#### [Document passage]

►

Arangodb removing subitems from document - arangodb

How does one remove subitems from a document. So say I have a document called sales with each sale has a sale.item which contains {name,price,code}.
I want to remove each item which is not valid, by checking the code for blank or null.
Trying something like below fails with errors, am not sure if I need to use sub-query and how.
FOR sale in sales
FOR item in sale.items
FILTER item.code == ""
REMOVE item IN sale.items
Another attempt
FOR sale in sales
LET invalid = (
FOR item in sale.items
FILTER item.code == ""
RETURN item
)
REMOVE invalid IN sale.items LET removed = OLD RETURN removed

The following query will rebuild the items for each document in sales. It will only keep item whose code is not null and not the empty string:
FOR doc IN sales
LET newItems = (
FOR item IN doc.items
FILTER item.code != null && item.code != ''
RETURN item
)
UPDATE doc WITH { items: newItems } IN sales
Here is the test data I used:
db.sales.insert({
items: [
{ code: null, what: "delete-me" },
{ code: "", what: "delete-me-too" },
{ code: "123", what: "better-keep-me" },
{ code: true, what: "keep-me-too" }
]
});
db.sales.insert({
items: [
{ code: "", what: "i-will-vanish" },
{ code: null, what: "i-will-go-away" },
{ code: "abc", what: "not me!" }
]
});
db.sales.insert({
items: [
{ code: "444", what: "i-will-remain" },
{ code: null, what: "i-will-not" }
]
});

There's a better way to do this, without sub-queries. Instead, a function for removing an array element, will be used:
FOR doc IN sales
FOR item IN doc.items
FILTER item.code == ""

◄

#### [Exercise]
Summarize the ArangoDB thread in three sentences. The entries that follow are separate material, unrelated to the thread.

Records from a data source:
►

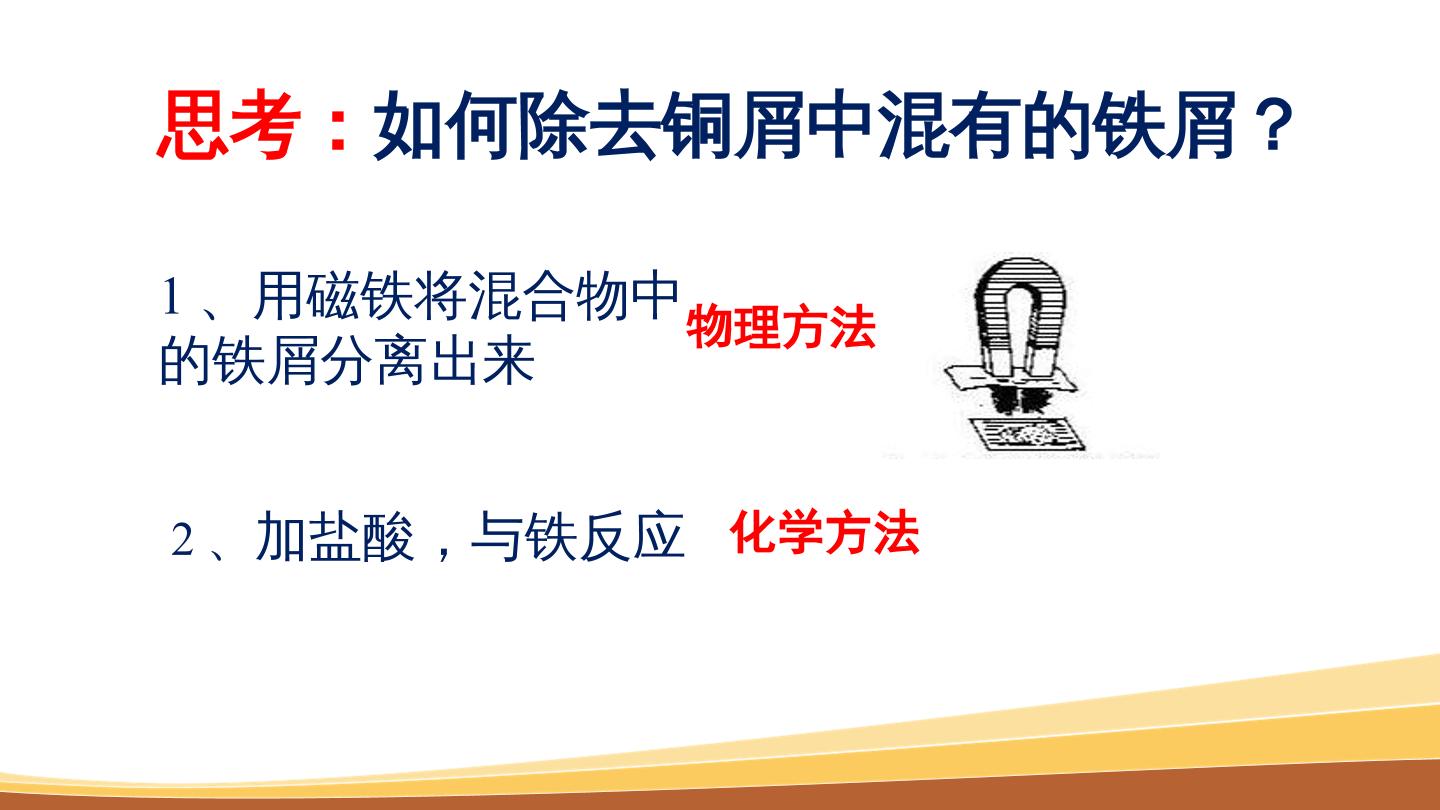 思考：如何除去铜屑中混有的铁屑？

1、用磁铁将混合物中的铁屑分离出来 物理方法

2、加盐酸，与铁反应 化学方法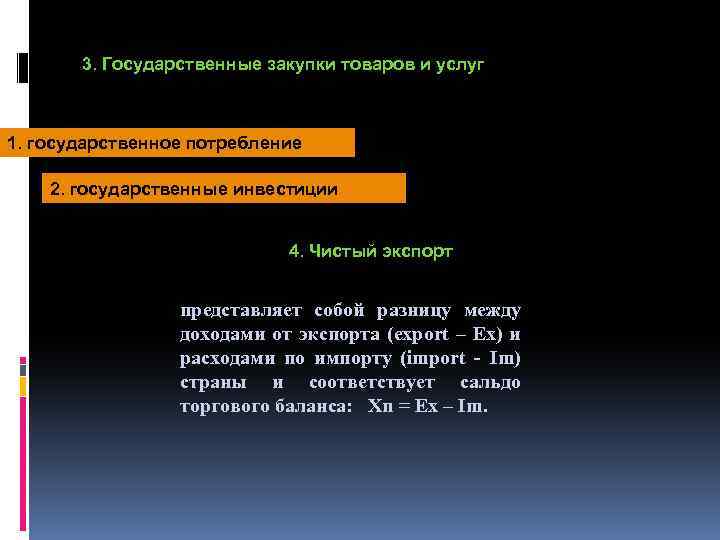 3. Государственные закупки товаров и услуг

1. государственное потребление

2. государственные инвестиции

4. Чистый экспорт

представляет собой разницу между доходами от экспорта (export – Ex) и расходами по импорту (import - Im) страны и соответствует сальдо торгового баланса: Xn = Ex – Im.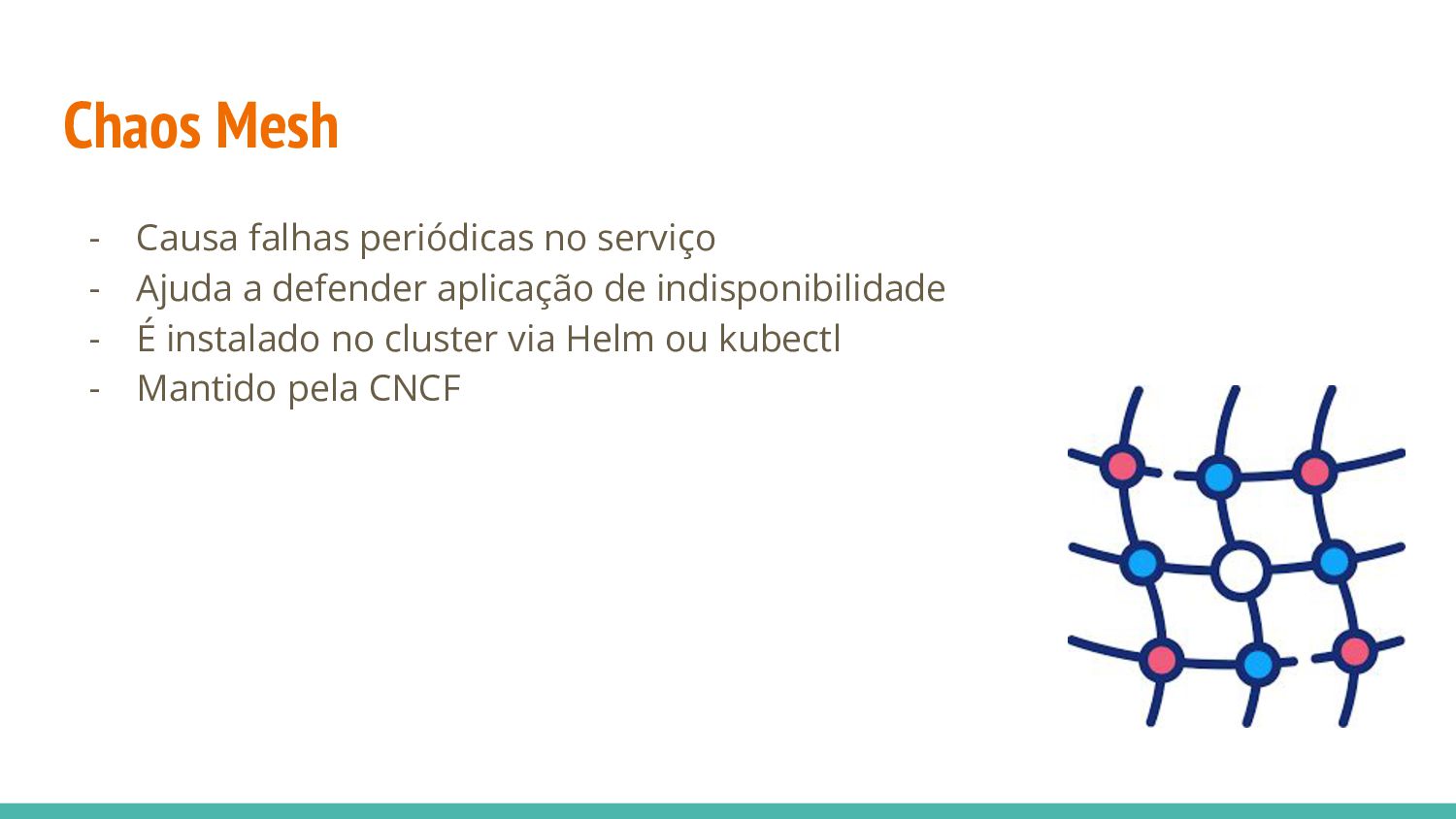 Chaos Mesh

- Causa falhas periódicas no serviço
- Ajuda a defender aplicação de indisponibilidade
- É instalado no cluster via Helm ou kubectl
- Mantido pela CNCF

◄

#### [Task solution]
The asker wants to remove every item from the documents in sales whose code is blank or null. Two attempts using REMOVE on the items fail with errors. One reply rebuilds each document's items with a sub-query that keeps only items whose code is neither null nor the empty string, then updates the document with that list; another says a better way avoids sub-queries by using a function for removing an array element.